February 27, 2026 (23h ago)86 views

Doc-Driven Development With AI

These days, it feels natural to build software with AI, whether you call it "agentic development" or "vibe coding." I have plenty of things I want to build, and before AI I spent a lot of time on trial-and-error. Recently I've been rotating between multiple coding agents and shipping more experiments than I used to.

But once you switch agents or sessions, you immediately pay the cost of re-explaining context. To reduce that cost, I started deliberately recording design process and decisions in Markdown documents as I go. I call this approach Doc-Driven Development.

This is a personal workflow I actually use. It is not tied to any specific tool (Claude Code, Codex CLI, Cursor, ChatGPT, etc.). The core idea is simple: make your docs the single source of truth for context.

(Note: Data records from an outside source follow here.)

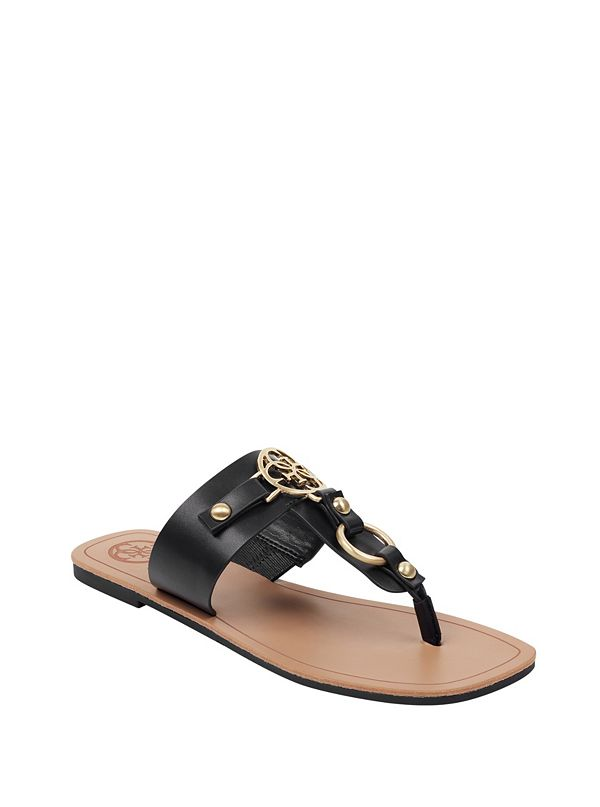 7c44a5ff9a8a0f Charin Quattro G T-Strap Sandals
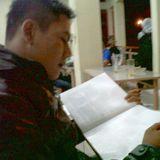 Bambang Echa
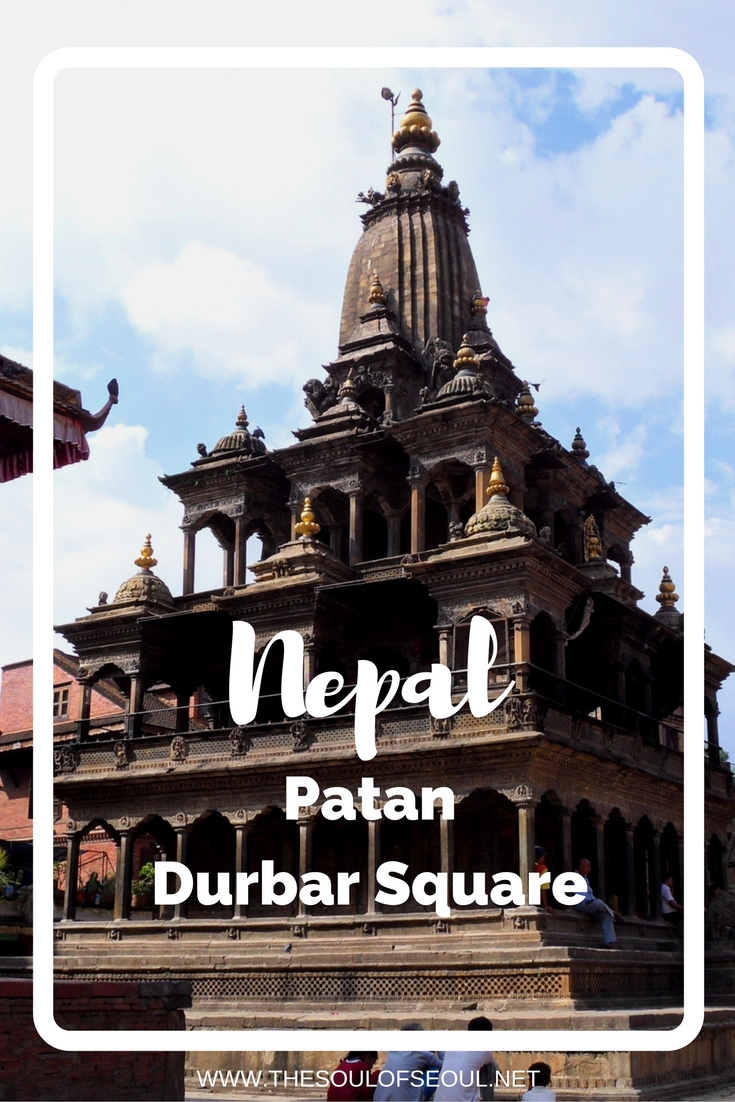 Patan, Nepal: Durbar Square: Two girls take on Nepal: We saw Krishna Mandir [which was] built in the 17th century by King Siddhi Narsingh Malla. It's the only temple in Nepal with 21 pinnacles. Must see. Female travel bloggers. Travel to Nepal.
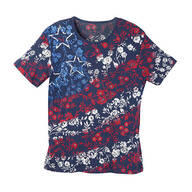 Red, White & Blue Floral T Shirt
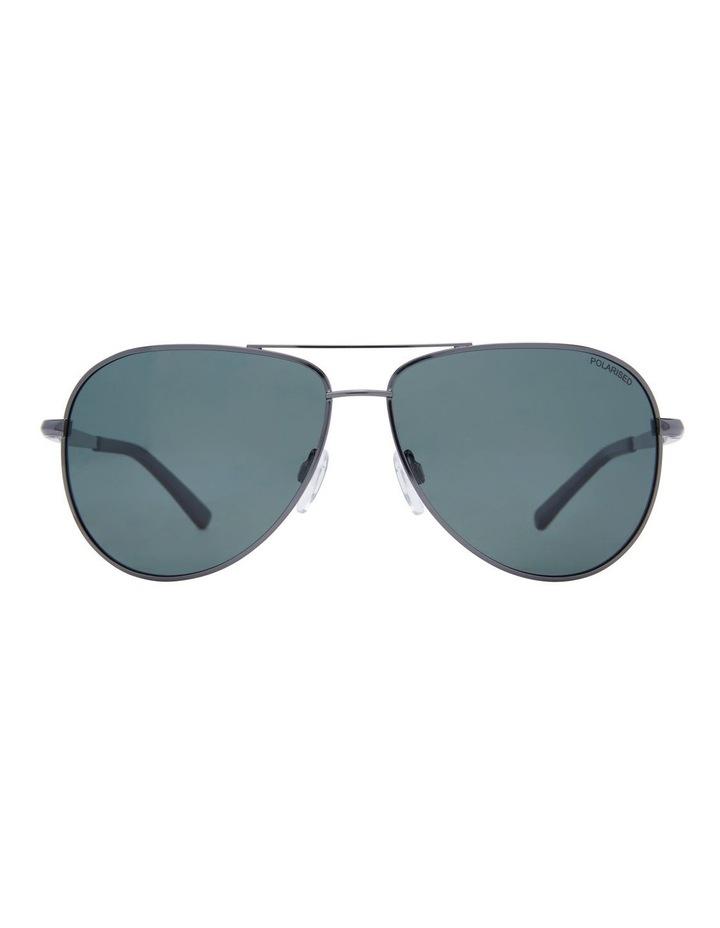 BQ1534F 437651 Polarised Sunglasses image 1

If I summarize the point up front:

  • The more you collaborate with agents, the more docs become your context
  • Fix the document flow: REQUIREMENTS.mdDESIGN.mdIMPLEMENT.mdMANUAL_TEST_CHECKLIST.md
  • Don’t leave ambiguity: track decisions as checklists and write brief rationale
  • Implement in phases, and put test gates at each phase

Why Doc-Driven Works Even Better In The AI Era

The faster AI can produce code, the more often you run into problems like these:

  • Context breaks when you move to another agent/session
  • If the implementation intent ("why") isn’t written down, later changes become uncertain and therefore expensive
  • If the model runs in the wrong direction, costs can explode at some point
  • If the project owner doesn’t "conquer" the codebase mentally, attachment and quality can drop together

Doc-driven development reduces these risks by:

  • Outsourcing memory to documents: files remember, not just people or chat logs
  • Fixing decisions in place: requirements vs design boundaries stay sharp, so implementation doesn’t drift
  • Forcing a validation loop: checklists and test gates prevent "it kind of works" from becoming the default

The 4 Core Artifacts

In this workflow, docs aren’t just notes. They act like a lightweight contract.

  1. REQUIREMENTS.md
    • What we build (scope, success criteria, non-goals, constraints)
  2. DESIGN.md
    • How we build it (architecture, contracts, policies, tech choices, test strategy)
  3. IMPLEMENT.md
    • In what order we build it (phases, checklists, gates, resumable execution)
  4. MANUAL_TEST_CHECKLIST.md
    • How we validate as a user (release-facing manual checks)

0) Create REQUIREMENTS.md

Talk to a coding agent (or AI agent) about "what I want to build"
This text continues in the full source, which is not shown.